It's never the weather itself; it's the weather you're not _prepared_ for. My guess is only a very small percentage of lower mainland drivers have tires suitable for driving in snow on their cars, and a similarly small percentage have little practice in how to pump brakes or steer out of a skid. And of course, they will also be lacking the sorts of things one is recommended to have on hand in the car if stuck in a snowdrift somewhere outside of a populous urban area. That's not a criticism of them, since it simply reflects what they normally do and don't have to prepare for. But it does not bode well for a seamless transition.

I have a pet theory that there is a "stupid center" in the brain, that gets activated by any high-contrast changes in the weather.

Stay safe, stay warm, stay off the roads, and stay clear of those whose "stupid centers" are working overtime.


----------



## Kerry Brown (Mar 31, 2014)

mhammer said:


> It's never the weather itself; it's the weather you're not _prepared_ for. My guess is only a very small percentage of lower mainland drivers have tires suitable for driving in snow on their cars, and a similarly small percentage have little practice in how to pump brakes or steer out of a skid. And of course, they will also be lacking the sorts of things one is recommended to have on hand in the car if stuck in a snowdrift somewhere outside of a populous urban area. That's not a criticism of them, since it simply reflects what they normally do and don't have to prepare for. But it does not bode well for a seamless transition.
> 
> I have a pet theory that there is a "stupid center" in the brain, that gets activated by any high-contrast changes in the weather.
> 
> Stay safe, stay warm, stay off the roads, and stay clear of those whose "stupid centers" are working overtime.


I definitely would not be driving in Vancouver today. Way too many drivers who have no experience in snow. It's not too bad here in Squamish. By law we have to have M+S tires with good tread to go on the highway. They have periodic checks and take you off the road if you don't have the correct tires. We usually get a couple of dumps every year so most people have some experience. Conditions like today with the wind and -12 temps are unusual though.


----------



## keto (May 23, 2006)

mhammer said:


> It's never the weather itself; it's the weather you're not _prepared_ for.

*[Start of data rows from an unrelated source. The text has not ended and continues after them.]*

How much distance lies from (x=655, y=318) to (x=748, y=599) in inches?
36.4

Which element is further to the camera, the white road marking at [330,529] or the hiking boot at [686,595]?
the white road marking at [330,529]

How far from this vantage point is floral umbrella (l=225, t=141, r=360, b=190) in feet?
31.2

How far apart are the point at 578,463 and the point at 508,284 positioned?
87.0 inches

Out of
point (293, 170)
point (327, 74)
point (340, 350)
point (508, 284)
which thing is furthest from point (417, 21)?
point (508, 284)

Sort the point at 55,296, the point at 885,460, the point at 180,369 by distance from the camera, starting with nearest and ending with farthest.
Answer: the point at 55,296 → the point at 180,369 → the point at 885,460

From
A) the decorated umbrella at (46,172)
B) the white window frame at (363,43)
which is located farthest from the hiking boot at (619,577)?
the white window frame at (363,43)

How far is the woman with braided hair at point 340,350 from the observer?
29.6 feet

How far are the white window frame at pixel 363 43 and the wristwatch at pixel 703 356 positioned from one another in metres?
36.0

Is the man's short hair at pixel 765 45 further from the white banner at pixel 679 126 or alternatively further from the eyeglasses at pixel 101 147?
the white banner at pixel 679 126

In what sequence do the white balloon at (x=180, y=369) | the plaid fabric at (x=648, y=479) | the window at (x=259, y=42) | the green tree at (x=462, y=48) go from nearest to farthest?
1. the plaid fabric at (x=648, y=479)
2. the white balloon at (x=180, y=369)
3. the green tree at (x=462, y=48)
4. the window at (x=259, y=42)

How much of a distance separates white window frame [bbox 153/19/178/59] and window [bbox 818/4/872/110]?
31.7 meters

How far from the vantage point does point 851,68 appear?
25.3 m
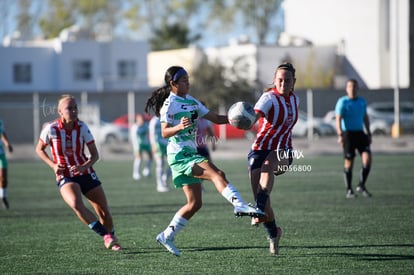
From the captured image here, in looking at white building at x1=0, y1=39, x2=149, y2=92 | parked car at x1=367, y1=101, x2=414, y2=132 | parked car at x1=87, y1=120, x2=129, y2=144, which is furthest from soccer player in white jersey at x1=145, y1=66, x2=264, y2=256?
white building at x1=0, y1=39, x2=149, y2=92

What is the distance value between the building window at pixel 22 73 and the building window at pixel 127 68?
619 cm

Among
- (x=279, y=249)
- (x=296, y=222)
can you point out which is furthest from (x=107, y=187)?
(x=279, y=249)

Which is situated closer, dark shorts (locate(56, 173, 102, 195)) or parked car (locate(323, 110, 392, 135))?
dark shorts (locate(56, 173, 102, 195))

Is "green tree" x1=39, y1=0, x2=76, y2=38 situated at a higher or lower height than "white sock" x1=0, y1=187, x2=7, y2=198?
higher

My guess is only a very small percentage of lower mainland drivers have tires suitable for driving in snow on their cars, and a similarly small percentage have little practice in how to pump brakes or steer out of a skid. And of course, they will also be lacking the sorts of things one is recommended to have on hand in the car if stuck in a snowdrift somewhere outside of a populous urban area. That's not a criticism of them, since it simply reflects what they normally do and don't have to prepare for. But it does not bode well for a seamless transition.
> 
> I have a pet theory that there is a "stupid center" in the brain, that gets activated by any high-contrast changes in the weather.
> 
> Stay safe, stay warm, stay off the roads, and stay clear of those whose "stupid centers" are working overtime.


I've related this before, but my dad lived on the island for 25 years. I went out there when I was 18 (from home in Winnipeg) for Christmas, and they got snow. I was out running errands in dad's Oldsmobile and having no problems, and just amazed at all the cars in the ditches, banging bumpers, and generally appearing to cluelessly attempt to navigate what was to me a very little snow. Even as a very inexperienced driver, I had no problems, and couldn't understand what I was seeing.


----------



## Sneaky (Feb 14, 2006)

TheYanChamp said:


> Meh. It was -37 by my cars thermometer, and -40 when I got to work...
> 
> Sent from my H3223 using Tapatalk


Downtown Calgary looks like this today...


----------



## Ship of fools (Nov 17, 2007)

SaucyJack said:


> 40-60cm coming here along with up to 130km winds.
> 
> Drop in...bring a shovel.


Did you remember to leave the upstairs door unlocked. I remember the first time I saw the door with no stairs and had to ask why. Boy was I surprised. Kind of like eating cods tongue.


----------



## mhammer (Nov 30, 2007)

keto said:


> I've related this before, but my dad lived on the island for 25 years. I went out there when I was 18 (from home in Winnipeg) for Christmas, and they got snow. I was out running errands in dad's Oldsmobile and having no problems, and just amazed at all the cars in the ditches, banging bumpers, and generally appearing to cluelessly attempt to navigate what was to me a very little snow. Even as a very inexperienced driver, I had no problems, and couldn't understand what I was seeing.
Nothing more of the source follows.